Selected text:
Lab 6: PIC24 System Startup

This lab has you wire the dsPIC33EP128GP502 on a breadboard. You will test to see that you are powering the PIC properly. Next you will program the PIC with the serial bootloader firmware. You will download a C program to your PIC with BullyCPP and modify the program. Finally, you will measure the operating current of the PIC.

Basics

• If you have not already done so, download the ZIP archive of the PIC24 library collection and extract it to C:\ece3724\pic24_code_examples.

• For prelab (in-person students), you need to have your PIC system wired on the board before you enter lab. Besides your parts kit, you need: 

  • A breadboard with four rows, power/ground posts, and power/ground rails

• Wire. You can use a roll of #22 gauge solid wire and lovingly cut, measure, strip, and insert each individual connection, or you can use precut lengths like these:

• A multimeter. Any inexpensive meter capable of measuring voltage, current, and resistance will do. The Virtual Bench oscilloscopes in the lab also have this capability, however:

  • You don't want to have to get out your laptop, boot up the software, and connect to the bench scope just to check a resistor.

  • You may be using the scope to take another measurement simultaneously.

  • A scope may not be available: somebody else may be using it, or you may want/need to do part of the lab at home.

So, bring a multimeter to labs 6-10.

• Wire cutter/wire stripper. You may not have the exact precut length of wire you need in your kit. Wires and component leads need to be trimmed down so they are not protruding precariously from your board or you will lose credit.

Dataset entries
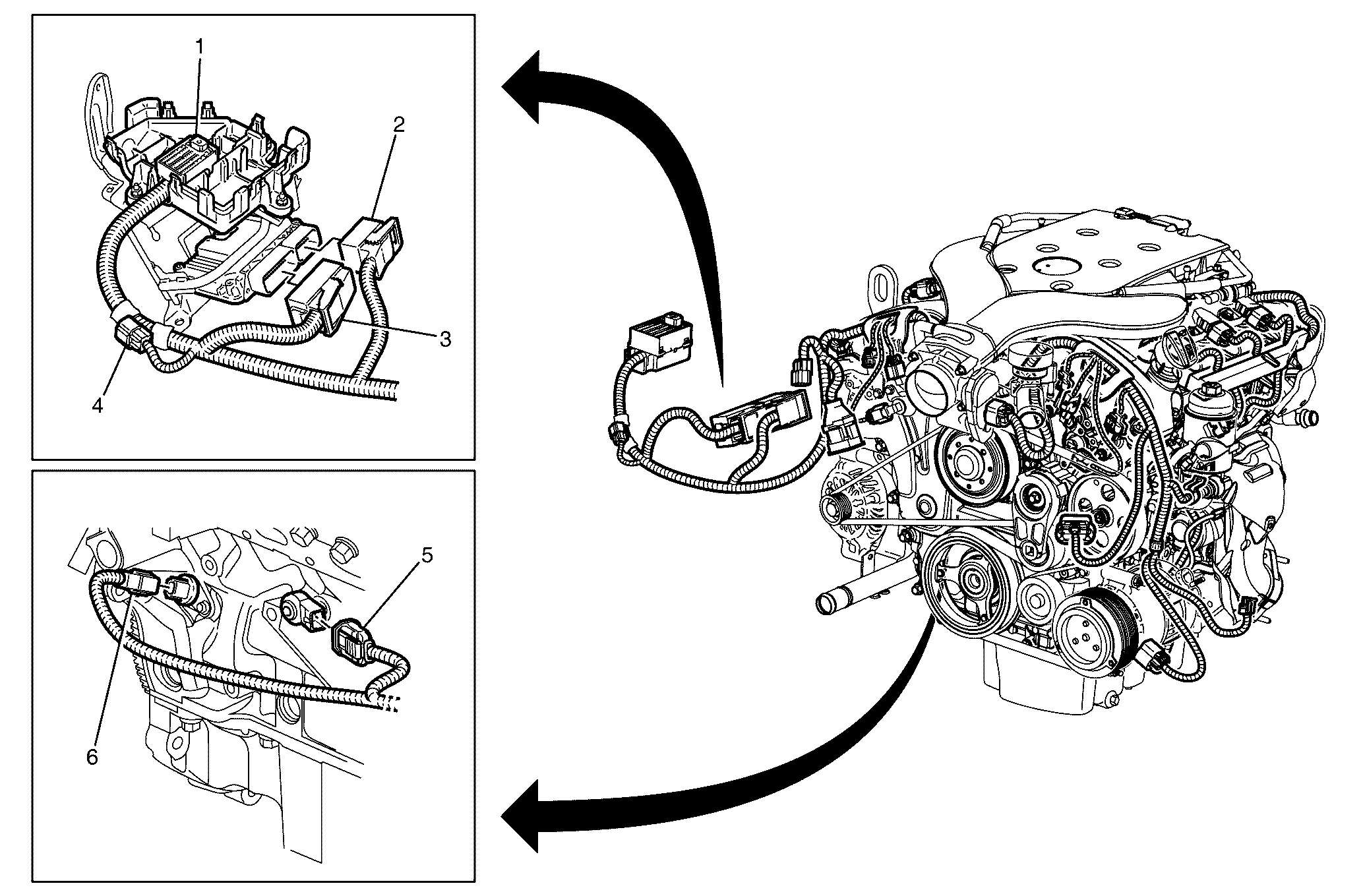 1
2
3
4
5
6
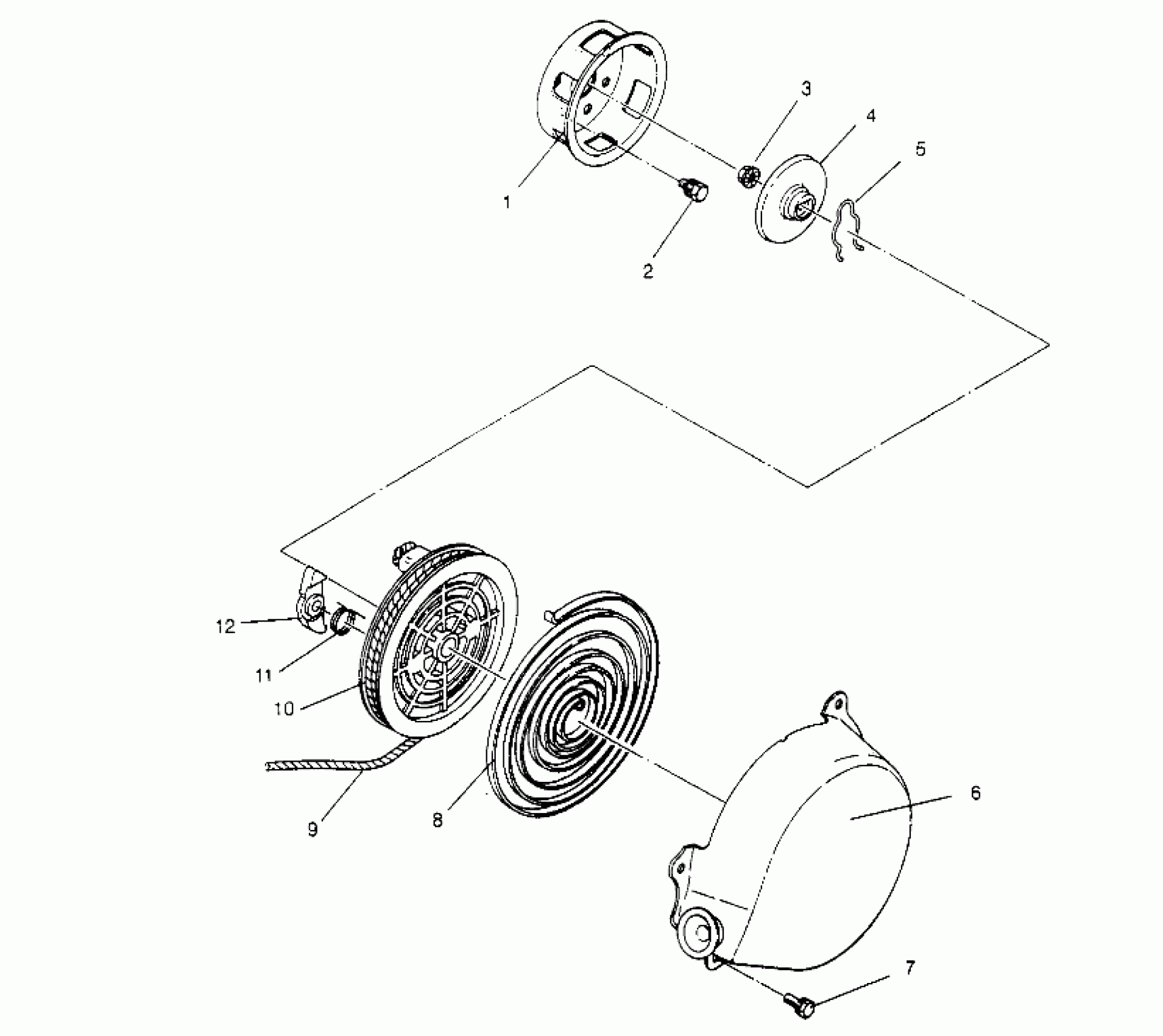 3
4
5
1
2
12
11
10
9
8
6
7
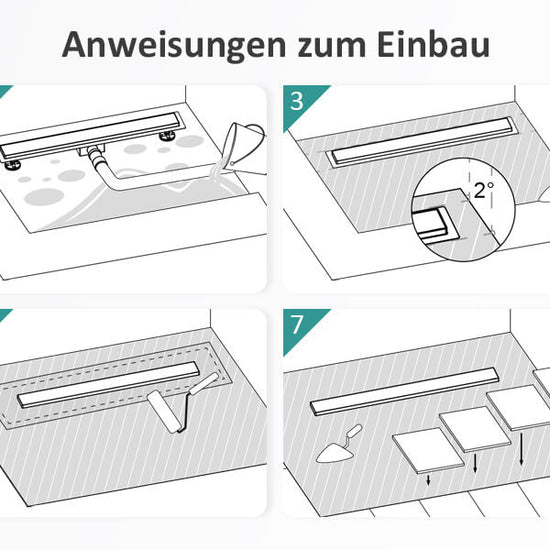 Anweisungen zum Einbau

3

2°

7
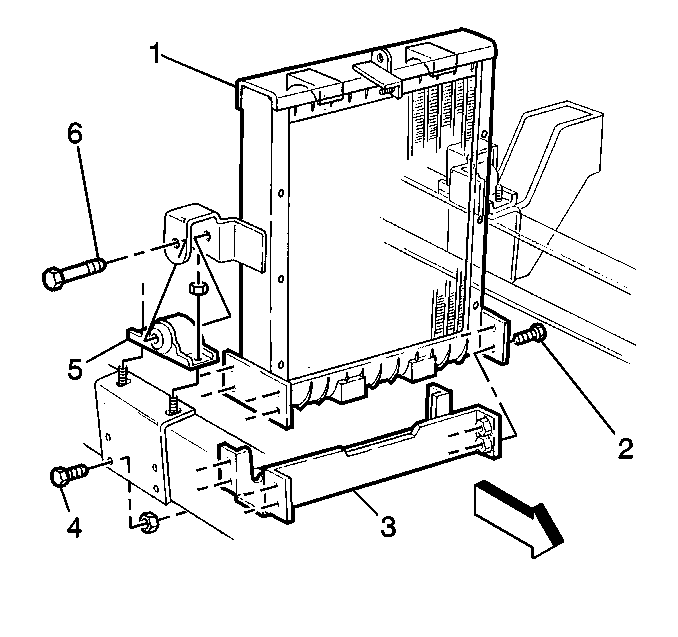 1
6
5
2
4
3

Tasks for this exercise:
a: Answer these questions from the PIC24 startup lab text, marking each answer (i), (ii), or (iii) on its own line:
(i) Which PIC does the lab have you wire on a breadboard?
(ii) To which folder should the PIC24 library collection be extracted?
(iii) For which labs should a multimeter be brought?
b: Pick up the PIC24 startup lab text after its final sentence and keep writing it in the same style.
The data above has no role in what is asked here.

Answers:
a:
(i) The dsPIC33EP128GP502.
(ii) C:\ece3724\pic24_code_examples.
(iii) Labs 6-10.

b:
• The following are recommended:

  • Jumper wires. Note: These are handy for making quick/temporary connections or attaching to meter leads, but they are not to be used for basic wiring. If you use them in the construction of your circuit for Lab 6, you will not get prelab credit.

• Small pair of needle-nose pliers.

• IC puller for getting your PIC in and out of the board without damaging it.

Prelab (20)

• IF YOUR PIC IS ON YOUR BOARD, DO NOT APPLY POWER TO THE BOARD - EITHER BY PLUGGING IN THE WALL TRANSFORMER OR CONNECTING THE USB CABLE TO YOUR COMPUTER - UNTIL A TA HAS CHECKED YOUR CIRCUIT (IN-PERSON STUDENTS) OR UNTIL YOU HAVE COMPLETED TASK 1 (DISTANCE STUDENTS).

• Follow the associated prototyping walkthrough document and build your board. Note: this document is from 2015 and contains errors. Use the below schematic and photographs as a guide.

• Connect Pin 3 (3rd from right) of the FTDI serial connector to your power on/off switch as shown below (long red wire on left). This will allow you to use the USB cable to power your PIC instead of having to plug in the wall transformer. DO NOT USE BOTH SOURCES OF POWER AT THE SAME TIME.

• You do not need your power connector soldered to the wires that connect it to the board before lab. You can do this after you get checked off.

• Stick the longer tines of the right-angle connector into the breadboard.

• Connections to check:

  • PIC pins 13 (VDD) and 28 (AVDD) to 3.3 V power rail

  • PIC pins 8 (Vss), 19 (Vss), and 27 (AVss) to ground rail

  • 10 uF C3 between PIC pin 20 and ground

  • FTDI connector pin 6 (far left) to PIC pin 1 (MCLR)

  • FTDI connector pin 5 (2nd from left) to PIC pin 22 (RB11)

  • FTDI connector pin 4 (3rd from left) to PIC pin 21 (RB10)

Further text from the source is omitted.